Следом за этим известием в Ахетатон прибыли Эйе из Фив и Хоремхеб из Мемфиса – для совещания с фараоном и спасения того, что можно было спасти. Как врач я присутствовал на этом совещании: я опасался, что от всех неприятностей, которые фараону придется услышать и усвоить, ему сделается дурно, и он опять занеможет. Однако фараон был сдержан, холоден и не терял самообладания, пока Эйе и Хоремхеб говорили перед ним.

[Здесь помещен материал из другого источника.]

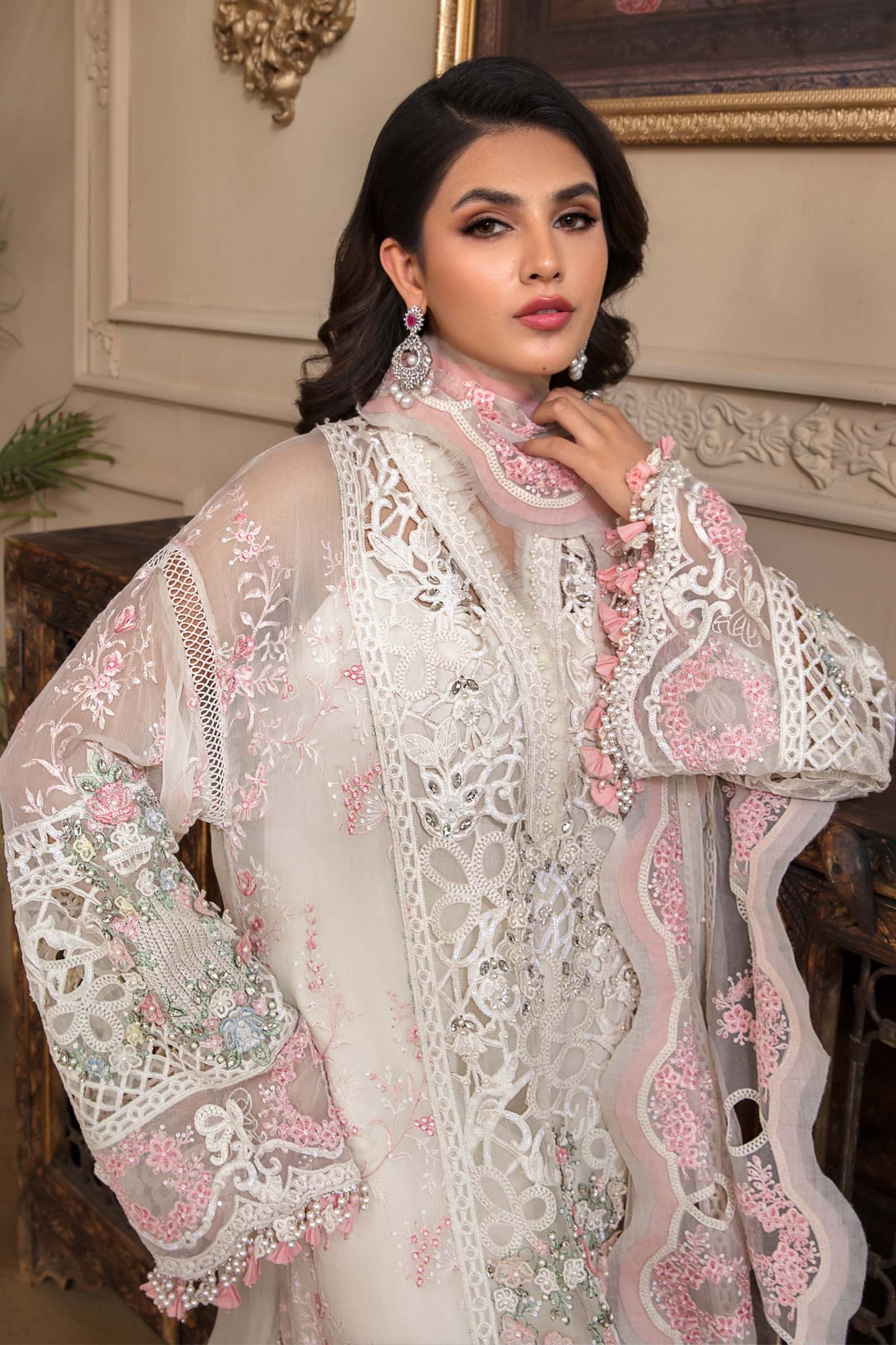 Unstitched MBROIDERED - Off White BD-2604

– Житницы фараона пусты, – говорил жрец Эйе, – и в нынешнем году страна Куш не прислала нам положенной дани, на которую я возлагал все мои надежды. В стране великий голод, люди выкапывают из ила корни водяных растений и едят их, обдирают кору фруктовых деревьев себе в пищу, поедают саранчу, жуков и лягушек. Многие уже умерли, другим – и их куда больше! – суждено умереть в скором будущем. Даже при строжайшем и умереннейшем распределении царского зерна на всех не хватит, а хлеботорговцы продают свое зерно по слишком высоким ценам, чтобы беднякам можно было покупать его. В умах людей происходит великое брожение и беспокойство, поселяне бегут в города, а горожане бегут из городов, и все говорят: «Это проклятье Амона, и мы страдаем из-за нового бога царя!» Поэтому, фараон Эхнатон, нельзя медлить – примирись с жрецами, отдай Амону его власть, пусть люди поклоняются ему и приносят жертвы, пусть все успокоятся. Отдай Амону его земли, пусть он возделывает их, потому что земледельцы не осмеливаются сеять на них, да и твои земли остаются порожними, их называют «проклятой землей». Поэтому примирись с жрецами и сделай это без промедления, иначе я умываю руки и не могу ручаться за последствия!

А Хоремхеб сказал:

– Буррабуриаш купил мир у хеттов, а Азиру, уступая их давлению, открыл им города и стал их союзником. Число хеттских воинов в Сирии подобно морскому песку, а колесниц у них больше, чем звезд на небе. Это гибель для Египта, ибо они, не имея флота, коварно привезли по суше воду в пустыню. Бесчисленное множество кувшинов с водой привезли они, так что когда в начале весны через пустыню двинется великое войско, оно не будет страдать от жажды. Замечу, что большую часть сосудов они закупили в Египте, и купцы, продававшие им пустые горшки, в своей жадности собственными руками вырыли себе могилу. Колесницы Азиру и хеттов уже совершили вылазки в Танис и в землю Египта, побуждаемые нетерпением, и, значит, сами нарушили мирное соглашение. Урон для нашей чести невеликий, да и разрушения они произвели незначительные, но я велел распространить в народе молву о жестоком поношенье и о хеттской свирепости, так что народ созрел для войны. Еще есть время, царь! Позволь мне затрубить в трубы, поднять ввысь реющие стяги и объявить войну! Собери всех способных носить оружие в учебные лагеря, вели направлять всю медь на выделку копий и наконечников для стрел, и ты увидишь – царский трон будет спасен. Я спасу его, я поведу невиданную войну, я побью хеттов и верну под твою руку Сирию. Все это я смогу сделать, если все египетские запасы и зерно отдадут войску. Голод делает воинами даже трусов. Амон или Атон – им все равно, народ забудет об Амоне, ведя войну, и любые брожения найдут выход в борьбе с врагом, победоносная же война укрепит твой трон прочнее прежнего. А я обещаю тебе, Эхнатон, что война будет победоносной, потому что я – Хоремхеб, Сын сокола, рожден для великих дел и ныне – мой день, которого я ждал всю свою жизнь!

Но Эйе поспешно возразил:

– Не слушай Хоремхеба, фараон Эхнатон, не слушай его, мой милый мальчик! Обман говорит его устами, ибо он жаждет заполучить твою власть. Заключи соглашение с Амоновыми жрецами и тогда объявляй войну. Но только не ставь во главе войска Хоремхеба, отдай власть какому-нибудь умудренному годами опытному военачальнику, изучившему искусство войны по древним письменам времен великих фараонов; тому, кому ты сможешь вполне доверять.

– Если б мы не стояли сейчас перед царем, – сказал Хоремхеб, – я бы заткнул кулаком твой вонючий рот, жрец Эйе! Ты меришь меня своей мерой, и обман говорит твоими устами – ведь тайно ты уже снесся с Амоновыми жрецами и заключил с ними соглашение за спиной царя! Не я обманываю мальчика, чью слабость однажды защитил, прикрыв своим платьем в пустыне близ фиванских гор. Моя цель – величие Египта, и я смогу добиться этого!